:: Exercise ::
In the following material, identify every line holding the string "Sales" and return it.
━━━━━━━━━━
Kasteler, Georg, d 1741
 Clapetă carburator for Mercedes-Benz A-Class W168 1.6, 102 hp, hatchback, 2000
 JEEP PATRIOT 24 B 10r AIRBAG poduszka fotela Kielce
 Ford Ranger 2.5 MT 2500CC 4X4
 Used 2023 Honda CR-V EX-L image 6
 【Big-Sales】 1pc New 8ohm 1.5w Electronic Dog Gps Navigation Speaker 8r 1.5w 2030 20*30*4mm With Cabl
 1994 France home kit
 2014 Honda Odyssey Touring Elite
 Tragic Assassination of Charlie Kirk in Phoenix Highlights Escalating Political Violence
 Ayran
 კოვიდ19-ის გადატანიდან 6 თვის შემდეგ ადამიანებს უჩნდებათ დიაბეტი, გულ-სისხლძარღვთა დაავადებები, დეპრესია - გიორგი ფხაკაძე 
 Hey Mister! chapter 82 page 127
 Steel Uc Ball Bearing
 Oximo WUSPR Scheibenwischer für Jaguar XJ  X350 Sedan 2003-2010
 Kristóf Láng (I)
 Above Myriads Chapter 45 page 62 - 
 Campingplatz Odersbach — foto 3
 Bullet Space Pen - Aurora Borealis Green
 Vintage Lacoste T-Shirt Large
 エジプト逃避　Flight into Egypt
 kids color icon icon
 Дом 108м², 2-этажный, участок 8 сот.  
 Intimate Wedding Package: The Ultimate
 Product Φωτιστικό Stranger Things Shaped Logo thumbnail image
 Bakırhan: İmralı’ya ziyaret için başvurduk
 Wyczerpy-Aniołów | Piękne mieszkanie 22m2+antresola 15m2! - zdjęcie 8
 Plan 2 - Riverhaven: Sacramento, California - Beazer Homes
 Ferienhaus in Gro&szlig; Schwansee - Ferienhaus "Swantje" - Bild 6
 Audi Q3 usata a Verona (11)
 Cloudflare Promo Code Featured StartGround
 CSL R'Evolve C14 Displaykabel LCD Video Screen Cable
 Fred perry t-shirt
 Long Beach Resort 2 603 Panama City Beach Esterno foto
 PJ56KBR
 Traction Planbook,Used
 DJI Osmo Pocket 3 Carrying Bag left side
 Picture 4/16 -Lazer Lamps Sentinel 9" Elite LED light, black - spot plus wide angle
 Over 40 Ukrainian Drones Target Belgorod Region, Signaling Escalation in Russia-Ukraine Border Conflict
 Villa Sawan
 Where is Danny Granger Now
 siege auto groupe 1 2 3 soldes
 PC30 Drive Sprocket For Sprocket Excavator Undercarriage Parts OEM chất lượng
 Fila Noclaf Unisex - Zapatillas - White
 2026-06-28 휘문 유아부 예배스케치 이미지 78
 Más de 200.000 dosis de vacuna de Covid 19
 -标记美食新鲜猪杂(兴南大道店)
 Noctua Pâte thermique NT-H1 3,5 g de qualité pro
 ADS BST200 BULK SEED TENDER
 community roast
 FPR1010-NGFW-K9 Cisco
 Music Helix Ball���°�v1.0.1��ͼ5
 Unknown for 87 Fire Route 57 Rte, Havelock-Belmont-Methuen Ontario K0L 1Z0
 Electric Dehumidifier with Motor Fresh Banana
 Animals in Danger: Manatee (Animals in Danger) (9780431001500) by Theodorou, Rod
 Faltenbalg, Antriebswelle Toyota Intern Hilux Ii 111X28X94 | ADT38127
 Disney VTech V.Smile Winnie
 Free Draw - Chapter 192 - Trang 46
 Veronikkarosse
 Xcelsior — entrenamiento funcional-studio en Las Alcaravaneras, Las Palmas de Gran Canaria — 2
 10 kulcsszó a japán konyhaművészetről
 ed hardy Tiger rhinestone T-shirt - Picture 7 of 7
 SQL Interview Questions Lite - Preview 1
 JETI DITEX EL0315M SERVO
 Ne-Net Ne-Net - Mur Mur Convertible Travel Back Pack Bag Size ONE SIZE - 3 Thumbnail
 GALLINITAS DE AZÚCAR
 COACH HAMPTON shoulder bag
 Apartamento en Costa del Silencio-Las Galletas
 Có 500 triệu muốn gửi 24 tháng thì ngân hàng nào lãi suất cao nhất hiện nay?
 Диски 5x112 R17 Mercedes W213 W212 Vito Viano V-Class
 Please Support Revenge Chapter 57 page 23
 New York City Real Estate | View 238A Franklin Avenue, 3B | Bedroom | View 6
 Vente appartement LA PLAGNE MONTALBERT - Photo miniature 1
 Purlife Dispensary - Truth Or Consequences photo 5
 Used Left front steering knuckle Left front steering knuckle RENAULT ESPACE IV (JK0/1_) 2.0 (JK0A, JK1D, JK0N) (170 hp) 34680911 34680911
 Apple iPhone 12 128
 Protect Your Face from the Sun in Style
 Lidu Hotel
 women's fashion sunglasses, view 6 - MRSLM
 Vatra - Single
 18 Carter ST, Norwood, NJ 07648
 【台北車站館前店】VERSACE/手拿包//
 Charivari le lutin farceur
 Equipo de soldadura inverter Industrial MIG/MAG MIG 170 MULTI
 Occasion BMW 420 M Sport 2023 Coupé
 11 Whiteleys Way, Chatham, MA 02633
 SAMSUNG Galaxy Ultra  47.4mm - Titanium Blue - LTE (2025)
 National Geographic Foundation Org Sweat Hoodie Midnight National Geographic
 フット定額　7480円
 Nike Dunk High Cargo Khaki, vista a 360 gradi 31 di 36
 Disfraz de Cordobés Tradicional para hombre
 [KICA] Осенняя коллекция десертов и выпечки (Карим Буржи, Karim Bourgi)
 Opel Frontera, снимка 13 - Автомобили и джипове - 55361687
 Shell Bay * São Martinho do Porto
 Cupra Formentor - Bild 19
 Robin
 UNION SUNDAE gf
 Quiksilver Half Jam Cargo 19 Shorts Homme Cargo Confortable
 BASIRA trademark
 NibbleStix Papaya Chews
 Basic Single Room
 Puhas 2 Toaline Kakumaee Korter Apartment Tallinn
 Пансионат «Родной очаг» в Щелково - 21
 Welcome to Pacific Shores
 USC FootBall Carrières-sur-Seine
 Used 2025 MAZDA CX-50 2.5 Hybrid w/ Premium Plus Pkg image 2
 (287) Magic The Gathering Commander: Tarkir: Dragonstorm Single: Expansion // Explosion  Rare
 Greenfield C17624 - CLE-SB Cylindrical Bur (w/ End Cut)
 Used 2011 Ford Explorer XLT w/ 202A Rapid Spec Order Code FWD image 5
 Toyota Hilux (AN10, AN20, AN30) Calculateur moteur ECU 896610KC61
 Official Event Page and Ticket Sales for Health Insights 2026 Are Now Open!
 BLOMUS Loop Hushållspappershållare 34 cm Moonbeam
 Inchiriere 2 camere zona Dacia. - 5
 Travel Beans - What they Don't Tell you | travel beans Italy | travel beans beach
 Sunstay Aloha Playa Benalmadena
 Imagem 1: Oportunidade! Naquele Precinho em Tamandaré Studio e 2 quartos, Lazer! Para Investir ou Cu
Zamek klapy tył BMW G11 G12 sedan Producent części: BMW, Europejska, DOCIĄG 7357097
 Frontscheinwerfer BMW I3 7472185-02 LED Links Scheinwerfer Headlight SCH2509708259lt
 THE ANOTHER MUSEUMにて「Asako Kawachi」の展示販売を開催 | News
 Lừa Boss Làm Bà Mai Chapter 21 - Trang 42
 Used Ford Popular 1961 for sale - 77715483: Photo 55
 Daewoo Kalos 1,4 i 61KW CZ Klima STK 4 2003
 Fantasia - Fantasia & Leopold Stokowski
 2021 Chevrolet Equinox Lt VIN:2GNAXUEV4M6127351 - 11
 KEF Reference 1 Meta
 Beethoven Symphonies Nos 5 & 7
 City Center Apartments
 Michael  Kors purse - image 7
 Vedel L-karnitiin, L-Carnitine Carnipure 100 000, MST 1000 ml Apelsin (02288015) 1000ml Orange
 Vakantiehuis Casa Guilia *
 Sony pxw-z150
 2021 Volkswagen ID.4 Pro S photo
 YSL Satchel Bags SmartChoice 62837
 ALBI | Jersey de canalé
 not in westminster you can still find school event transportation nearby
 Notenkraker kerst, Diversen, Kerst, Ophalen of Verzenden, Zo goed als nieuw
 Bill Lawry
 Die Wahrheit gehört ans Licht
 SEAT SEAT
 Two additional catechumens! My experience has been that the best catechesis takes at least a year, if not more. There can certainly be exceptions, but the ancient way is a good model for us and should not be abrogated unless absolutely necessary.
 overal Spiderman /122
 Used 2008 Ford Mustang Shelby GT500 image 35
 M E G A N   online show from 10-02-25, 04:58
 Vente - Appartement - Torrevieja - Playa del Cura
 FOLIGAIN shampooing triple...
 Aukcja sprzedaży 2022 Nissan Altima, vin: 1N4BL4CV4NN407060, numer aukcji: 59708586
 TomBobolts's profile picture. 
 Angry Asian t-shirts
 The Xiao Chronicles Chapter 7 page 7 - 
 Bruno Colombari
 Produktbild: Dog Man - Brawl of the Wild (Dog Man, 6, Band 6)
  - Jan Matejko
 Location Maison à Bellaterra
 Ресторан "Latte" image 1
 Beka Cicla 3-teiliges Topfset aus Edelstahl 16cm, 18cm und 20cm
━━━━━━━━━━
:: Problem solution ::
 【Big-Sales】 1pc New 8ohm 1.5w Electronic Dog Gps Navigation Speaker 8r 1.5w 2030 20*30*4mm With Cabl
 Official Event Page and Ticket Sales for Health Insights 2026 Are Now Open!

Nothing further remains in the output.